Eski çağlarda, ilk günlerinde birçok kişi bakmaya gelmişti. Alan binlerce izleyici ve dahi ile doluydu.
Bu canlılık nesiller boyu sürdü. Ne yazık ki kimse bu rünlerden bir şey çıkaramadı.
Açıkça söylemek gerekirse, çizgiler bir çocuğun aptalca çizimlerini andırıyordu ve tek bir sikke bile etmezdi. Golem Ata’dan geldiği için kimse bunu söylemeye cesaret edemedi.
Sonunda burası terk edilmiş bir yer haline geldi. Sadece golemler burada kalmaya devam etti; bazıları hâlâ anlamaya çalışıyor, diğerleri ise saygılarını gösteriyordu. Zaman geçtikçe, golemler bile milyonlarca yıl sonra verim eksikliği nedeniyle pes etti.
“Bu tabletin cenneti sarsan bir sırrı var, bakmak ister misiniz Genç Efendi?
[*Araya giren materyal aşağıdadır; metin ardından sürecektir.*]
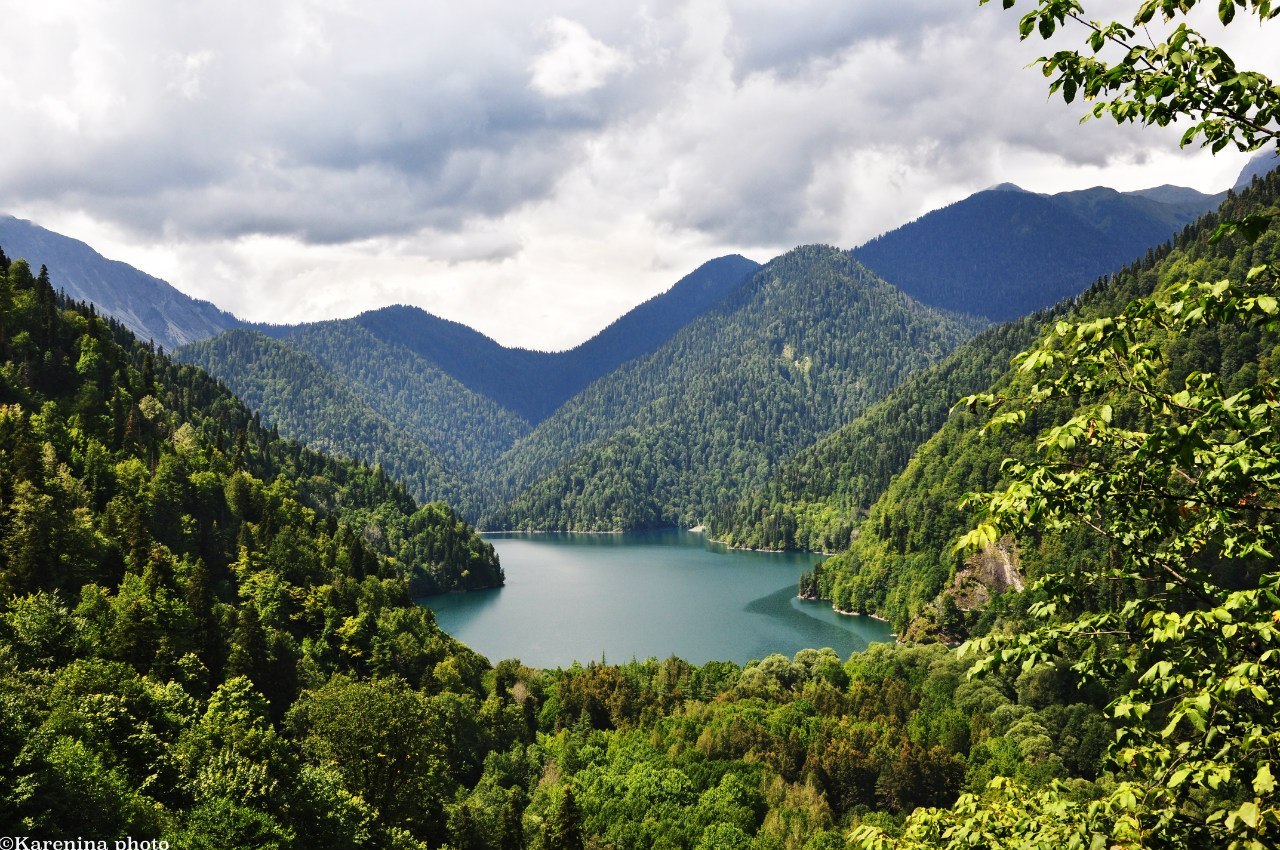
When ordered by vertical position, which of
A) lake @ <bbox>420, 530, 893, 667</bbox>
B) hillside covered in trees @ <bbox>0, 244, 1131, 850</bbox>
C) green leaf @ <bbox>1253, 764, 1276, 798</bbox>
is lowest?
lake @ <bbox>420, 530, 893, 667</bbox>

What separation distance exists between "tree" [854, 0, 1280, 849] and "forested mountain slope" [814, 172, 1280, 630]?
4856 inches

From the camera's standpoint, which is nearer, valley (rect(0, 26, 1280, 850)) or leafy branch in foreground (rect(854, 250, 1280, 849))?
leafy branch in foreground (rect(854, 250, 1280, 849))

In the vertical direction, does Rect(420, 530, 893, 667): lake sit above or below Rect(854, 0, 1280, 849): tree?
below

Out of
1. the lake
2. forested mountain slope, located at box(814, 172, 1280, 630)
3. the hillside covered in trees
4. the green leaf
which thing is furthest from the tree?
forested mountain slope, located at box(814, 172, 1280, 630)

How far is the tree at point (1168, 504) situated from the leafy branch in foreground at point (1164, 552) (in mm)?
28

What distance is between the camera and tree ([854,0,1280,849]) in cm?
761

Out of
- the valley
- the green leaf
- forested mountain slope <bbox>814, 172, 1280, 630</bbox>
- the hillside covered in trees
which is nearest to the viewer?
the green leaf

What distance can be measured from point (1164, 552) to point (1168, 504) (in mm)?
1636

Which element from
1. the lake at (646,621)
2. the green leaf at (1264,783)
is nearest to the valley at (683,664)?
the green leaf at (1264,783)

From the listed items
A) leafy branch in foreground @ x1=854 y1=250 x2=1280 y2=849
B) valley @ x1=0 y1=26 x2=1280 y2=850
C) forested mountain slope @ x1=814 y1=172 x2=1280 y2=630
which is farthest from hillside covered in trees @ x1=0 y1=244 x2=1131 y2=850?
forested mountain slope @ x1=814 y1=172 x2=1280 y2=630

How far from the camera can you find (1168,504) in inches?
346

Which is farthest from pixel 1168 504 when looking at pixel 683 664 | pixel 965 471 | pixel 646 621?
pixel 965 471

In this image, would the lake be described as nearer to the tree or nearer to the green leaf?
the tree

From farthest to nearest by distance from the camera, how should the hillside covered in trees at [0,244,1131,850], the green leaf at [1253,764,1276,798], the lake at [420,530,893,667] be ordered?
the lake at [420,530,893,667]
the hillside covered in trees at [0,244,1131,850]
the green leaf at [1253,764,1276,798]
Belki de yetenekleriniz sayesinde bunu çözen ilk kişi siz olursunuz.” Qing Shi dedi ki.
“Bunu çözmek isteyen sensin.” Li Qiye ona baktı.
Qing Shi garip bir şekilde öksürdü ve itiraf etti: “Gençliğimde bu konuyla çok ilgilendim ve eski el kitaplarını ve farklı bakış açılarını okuyarak bolca araştırma yaptım. Yine de hiçbir şey elde edemedim.”
Zengin bilgi birikiminin yanı sıra yeteneklerine ve becerilerine de güveniyordu. Ne yazık ki kendisinden öncekilerden daha başarılı olamadı. Neyse ki başka kimse daha iyisini yapmadı ve o da bununla teselli buldu.
“Ne anlamı var ki? Değersiz, bir osuruğa bile değmez.” Li Qiye tablete baktı ve gülümsedi.